If I had access to a reliable, quality barefoot trimmer, I would not trim my own horse. But, I have come to enjoy it (it helps that summer is over. Everyone who trims probably agrees with me that summer is the worst time to do trimming. It's hard for your horse to even try to cooperate when they're covered in biting flies, ugh). It took a while, but I feel like I've finally reached a point where I'm competent, I'm consistent, and I'm doing the best thing possible for my horse. And, I've gotten faster, too. I just recently did a full trim in less than an hour. I appreciate quickness, and so does my horse, who is not exceptionally patient or cooperative when a trim drags on and on.

So, onto the pictures! We'll start with where we started from, Sofie when I bought her. Fucking. Neglect.

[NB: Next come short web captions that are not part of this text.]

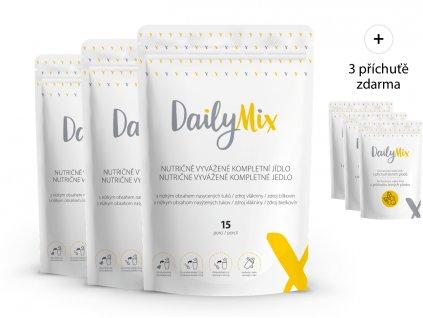 DailyMix, 45 porcí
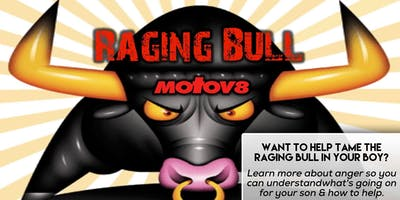 Raging Bull (Albury) Understanding angry boys.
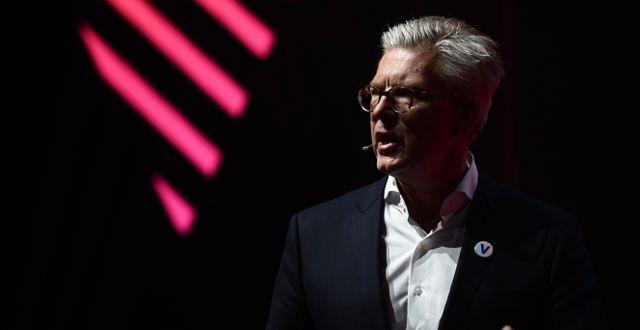 Ericssons vd Börje Ekholm.  PHILIPPE LOPEZ / AFP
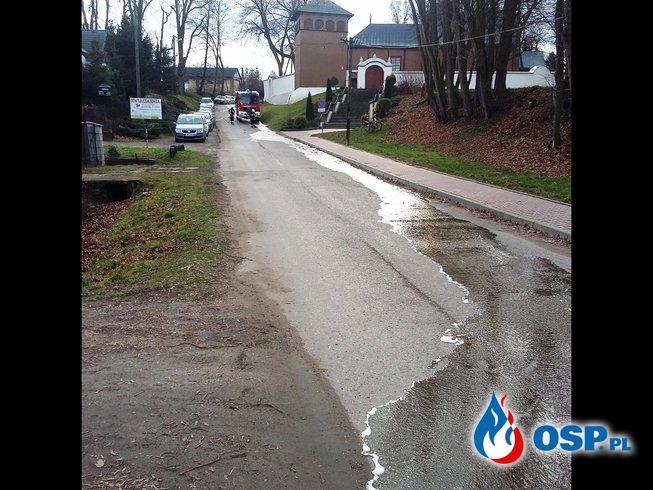 Niedzielne sprzątanie OSP Ochotnicza Straż Pożarna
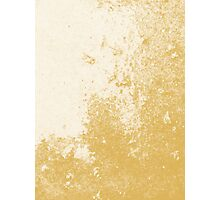 Earth Sweat Design (Spicy Mustard Color) Photographic Print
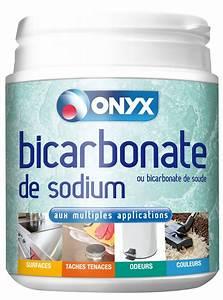 Nettoyer Salon De Jardin Bicarbonate De Soude : bicarbonate de sodium espace jardin ~ Melissatoandfro.com Idées de Décoration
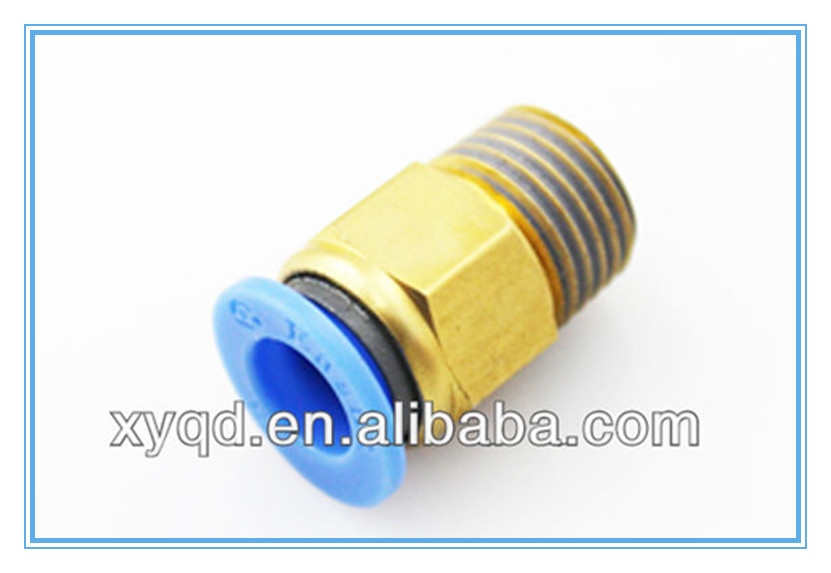 Spc thread pipe fittings quick connect air pu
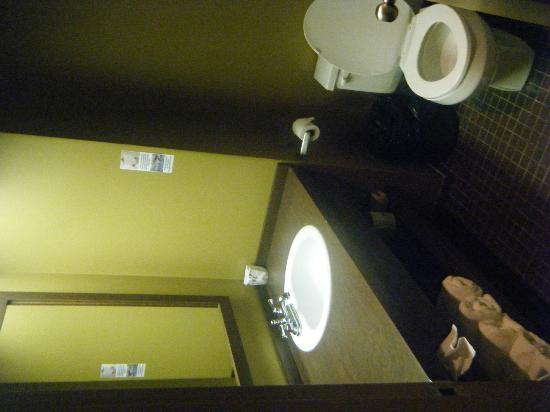 Hôtrel Universel Alma : salle de bains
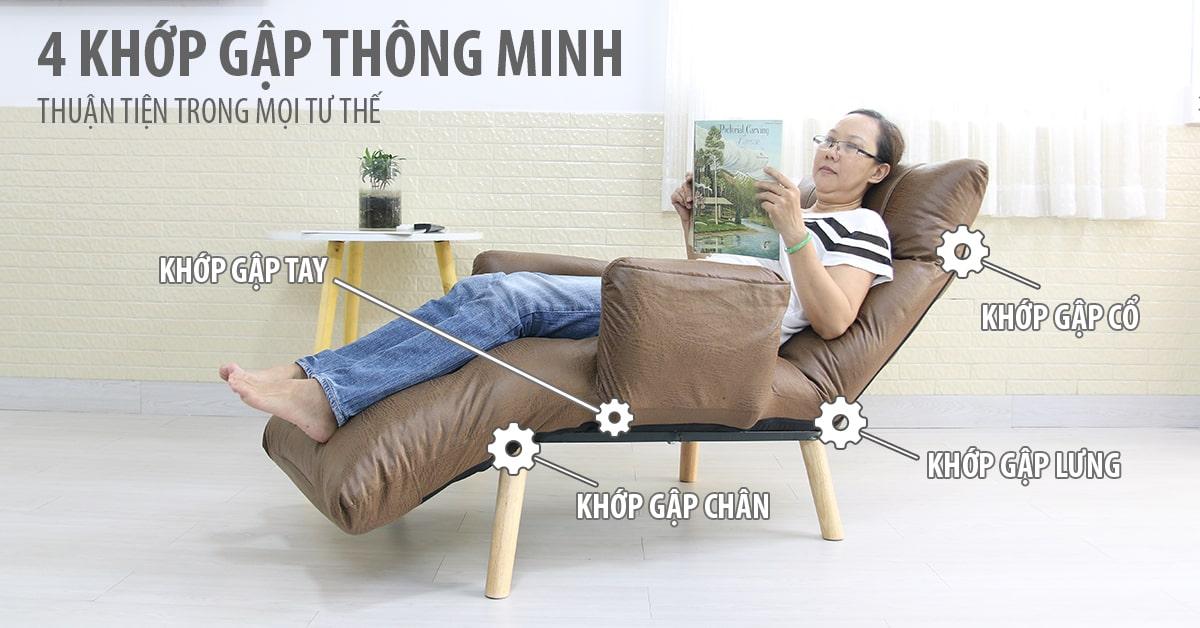 Queen plus 360 - ghế tựa lưng cho người già tốt nhất thị trường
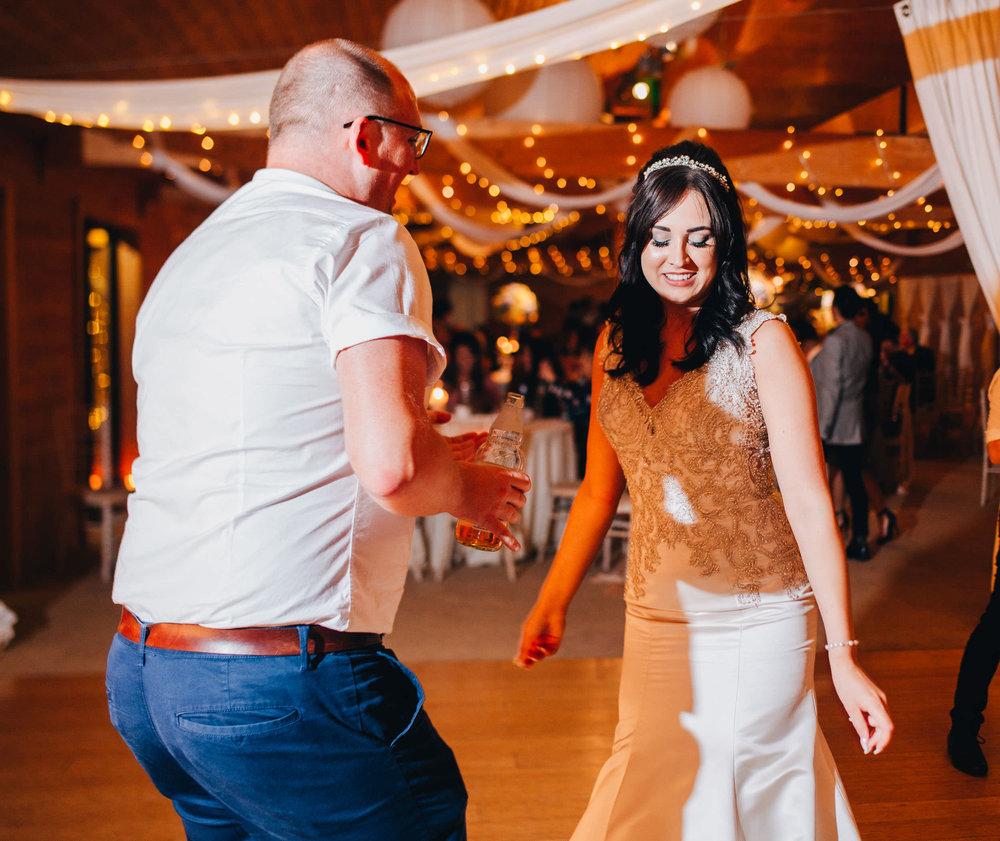 styal lodge wedding - cheshire wedding photography  (101 of 108).jpg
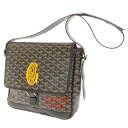 GOYARD herringbone tiny shoulder bag PVC x leather unisex fs3gm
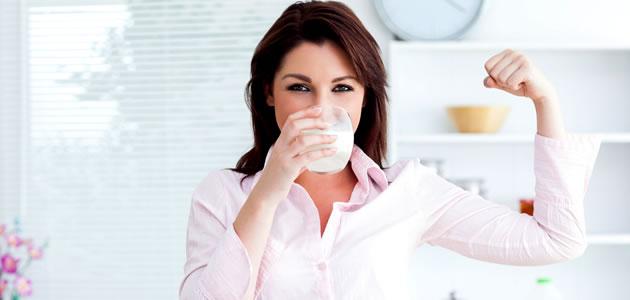 tomar cafe com leite a noite engorda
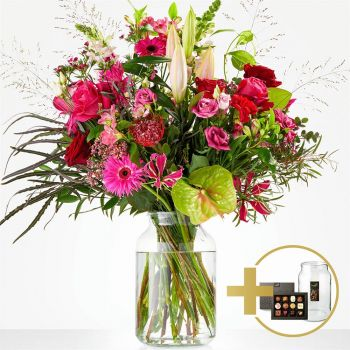 The Hague online Florist - Gift package Passionate Bouquet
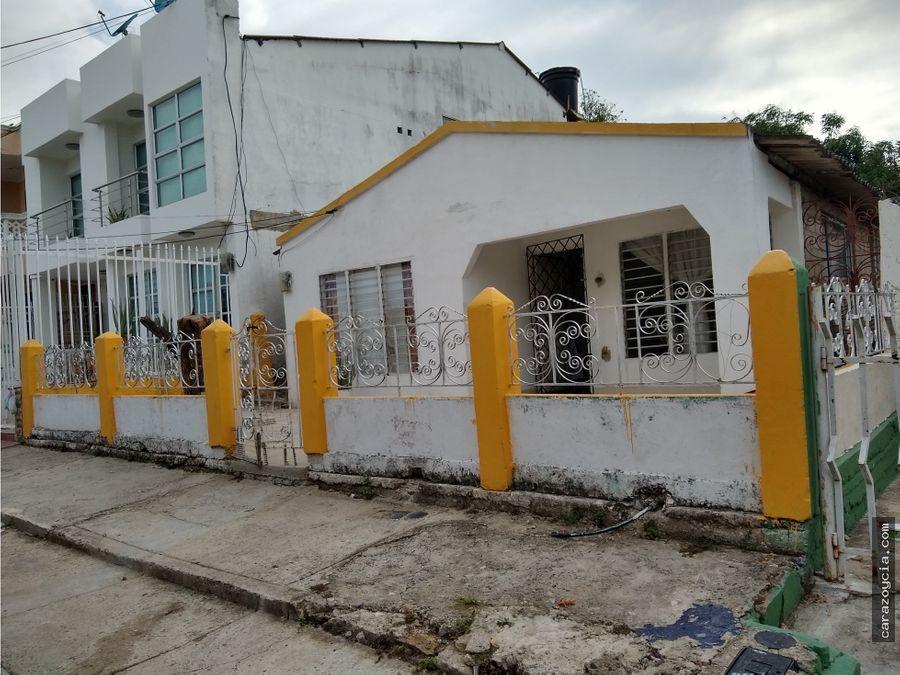carazo vende casa en blas de lezo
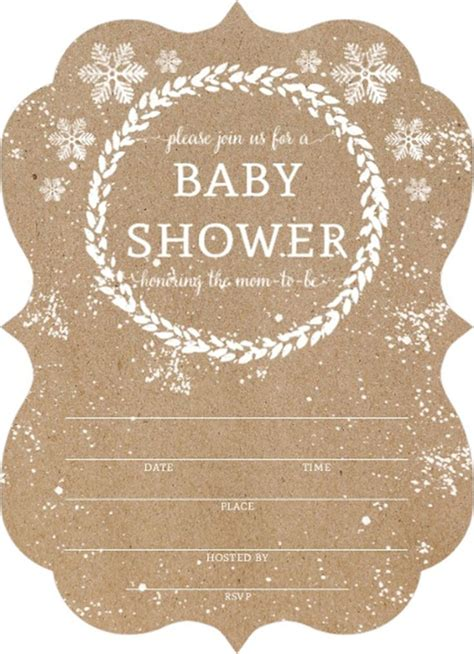 baby shower templates for affordable kraft snowfall fill in blank baby shower
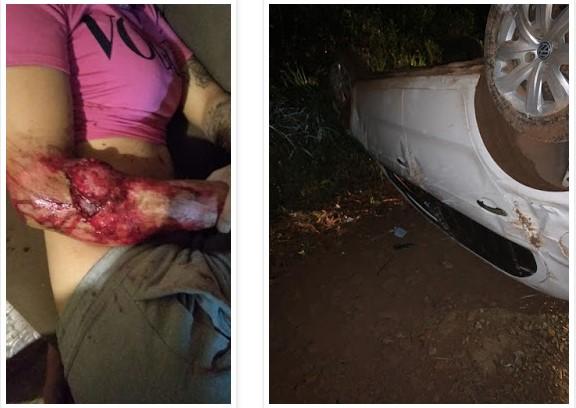Laranjeiras do Sul: Capotamento na madrugada deixa jovem ferida após saída de 'festinha'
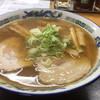 Jinya - 料理写真:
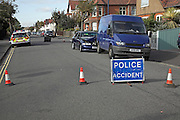 Police attending road traffic accident, Felixstowe, Suffolk, England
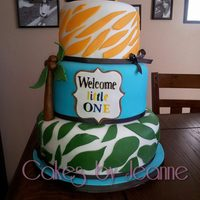 Lion King Baby Showers Cake Lion king baby showers cake
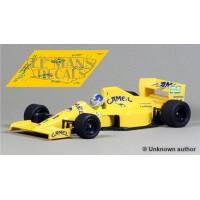 Lotus 102 - Spanish GP 1990 nº11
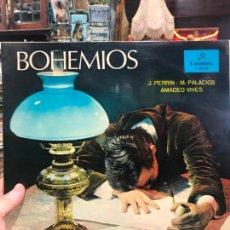 Discos de vinilo: LP BOHEMIOS - COROS CANTORES DE MADRID. Lote 214846596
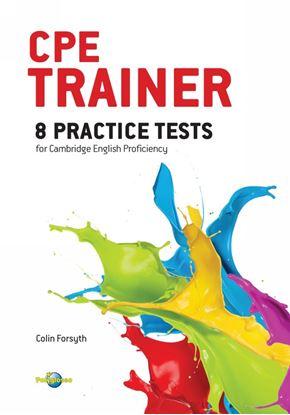 Εικόνα της CPE TRAINER 8 PRACTICE TESTS
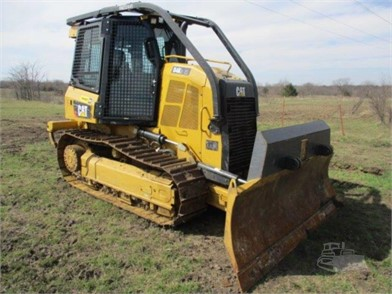 CATERPILLAR D4K2 XL For Sale In Texas - 4 Listings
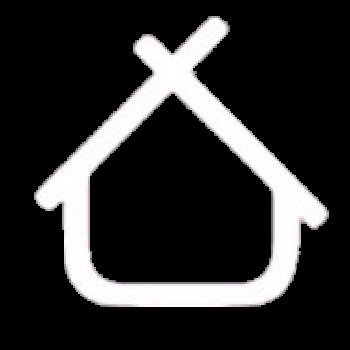 atelier_19_logo_blanc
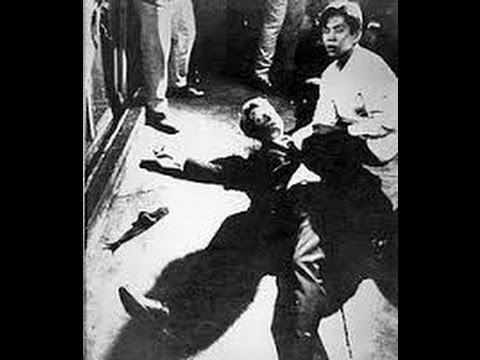 bobby kennedy assassination the missing photos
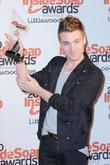 sam cooke the inside soap awards 2010 - press room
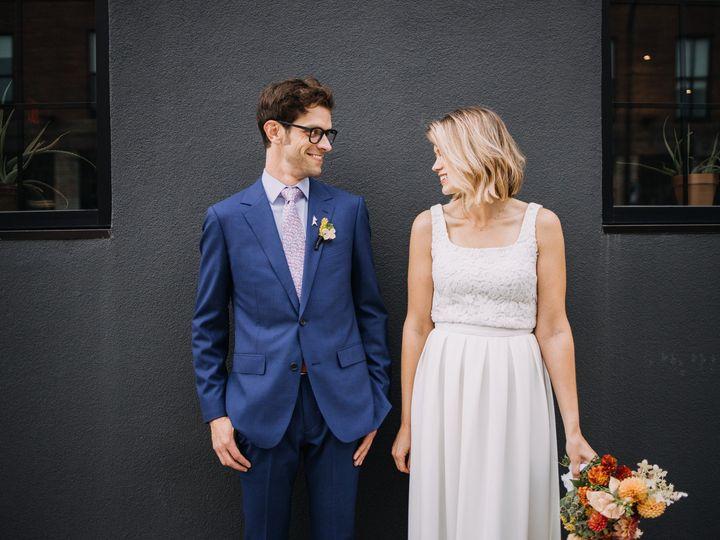 Tmx Megan And John S Wedding 3 Megan And John 0025 51 1014269 1571074316 Minneapolis wedding planner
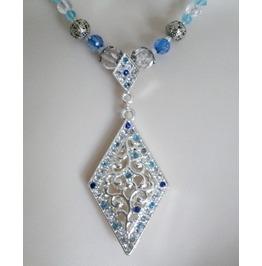 Blue Necklace, Victorian Edwardian Art Nouveau Art Deco Renaissance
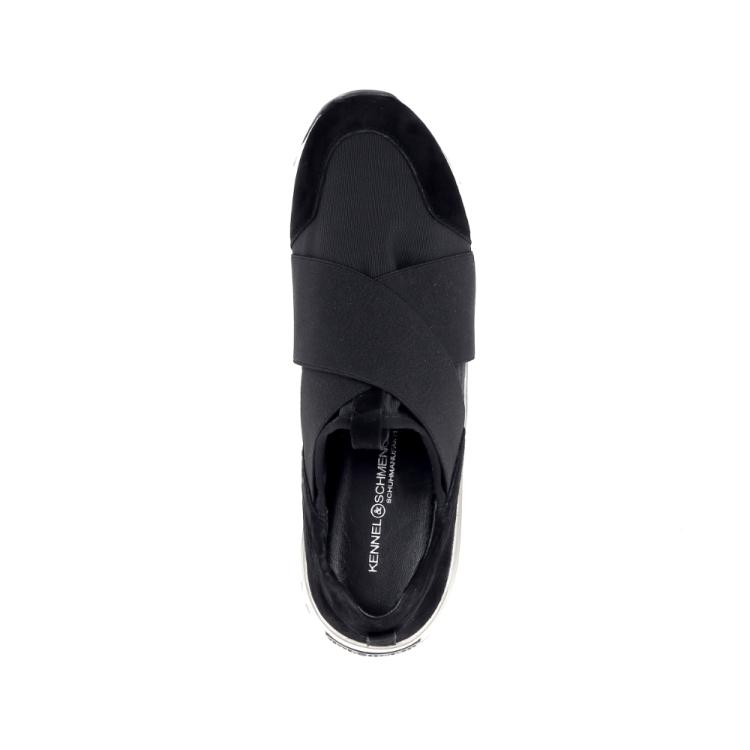 Kennel & schmenger damesschoenen veterschoen zwart 195349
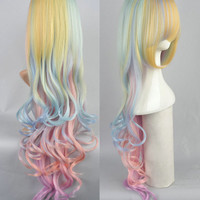 Colorful Rainbow Wig, Gradient, Rainbow Ombre Wig, Cosplay, Anime Wig, Long Wavy Wig with Bangs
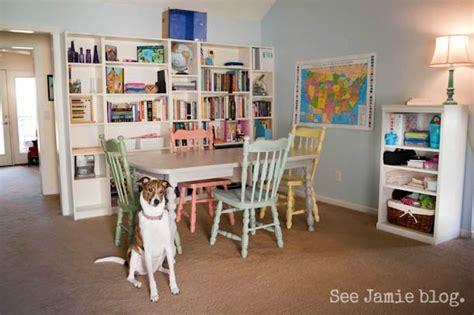 open floorplan homeschool room improved again see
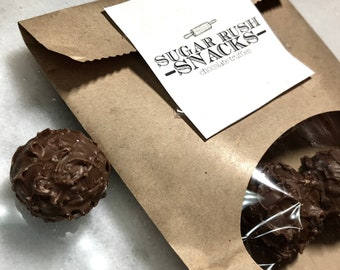Chocolate Ganache Truffles • FATHERS DAY GIFT • Homemade, Hand-rolled, Bite-Sized Snack • Rich Dark Chocolate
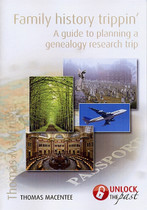 Family History Trippin': A Guide to Planning a Genealogy Research Trip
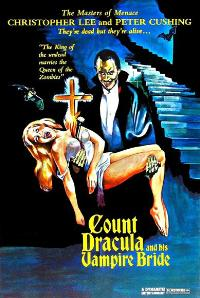 Count Dracula and His Vampire Bride - 11 x 17 Movie Poster - Style A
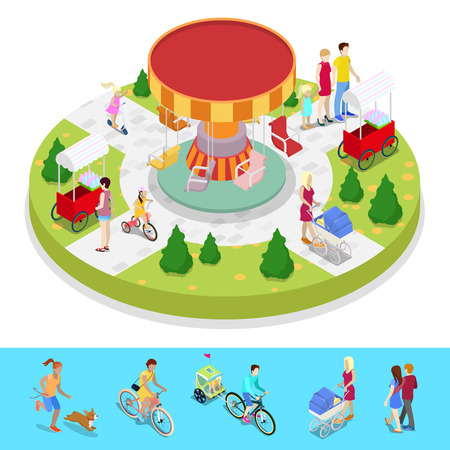 Isometric City Park Composition with Children and Amusement Carousel. Outdoor Activity. Vector flat 3d illustration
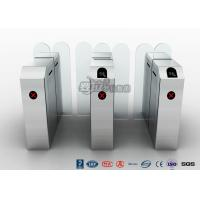 China Barcode Cargo Door Waist Height Turnstiles , Electric Access Control Turnstile wholesale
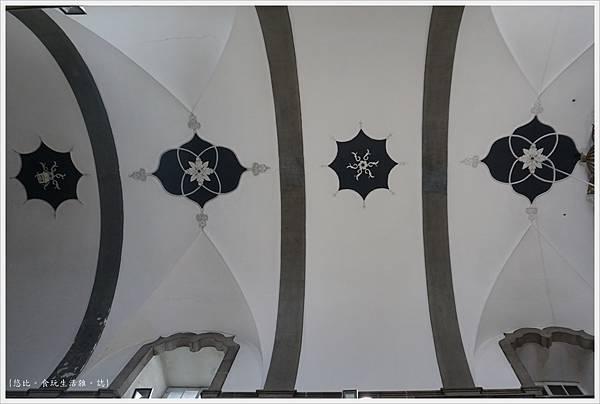 Porto-54-聖靈教堂Capela das Almas.JPG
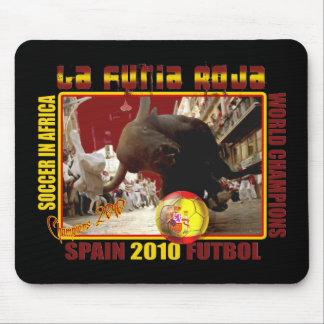 La Furia Roja Spanish Bull Soccer Futbol Mouse Pad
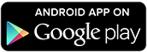 Light Meter App - Android App on Google Play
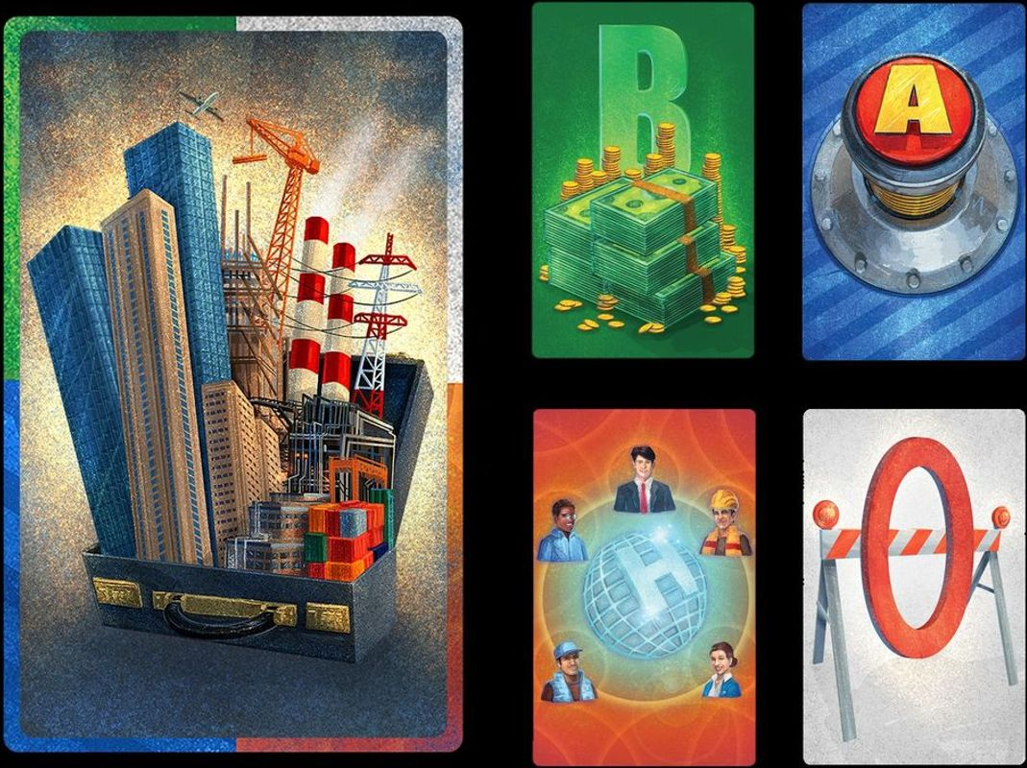 Briefcase cards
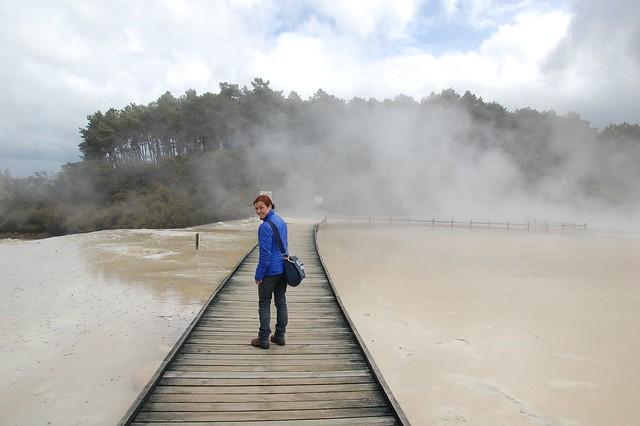 Cruzando el lago en Wai o tepu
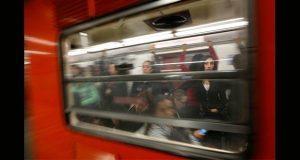 CDMX tiene el transporte menos seguro para mujeres: sondeo global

Anything's got to be better than this, right?

Left front.

Right front (I see the wonkiness with the bar on that one side, and I fixed it right after I looked at these pictures).

Fronts from the front! I think there's a bit of flare on those outer walls that I've been working on eliminating, but Ann saw these and didn't mention anything?

Left hind.

Right hind, the wonky hind, the one that always wants to veer off sideways and be all twisted. You can see it's not quite right, but it's stabilized at least. You can also see the ringbone on that leg! This is most definitely a case of body issues causing foot wonkiness. She just does not track straight or land straight, and the hoof grows awkwardly because of all the landing and twisting. If I take the inside wall down all the way and pretty much leave the outside wall alone, it balances as much as it's going to.

Hinds from the front. Even the wonky foot doesn't look terrible from this angle, and in the past, you could clearly see that it was all twisted.

I had Ann, my old trimmer take a look at these pictures the other day, and she had nothing but good things to say. It was extremely heartening, and nice to get a professional opinion. She's pretty outspoken if she doesn't approve of something, so I must not be doing a terrible job!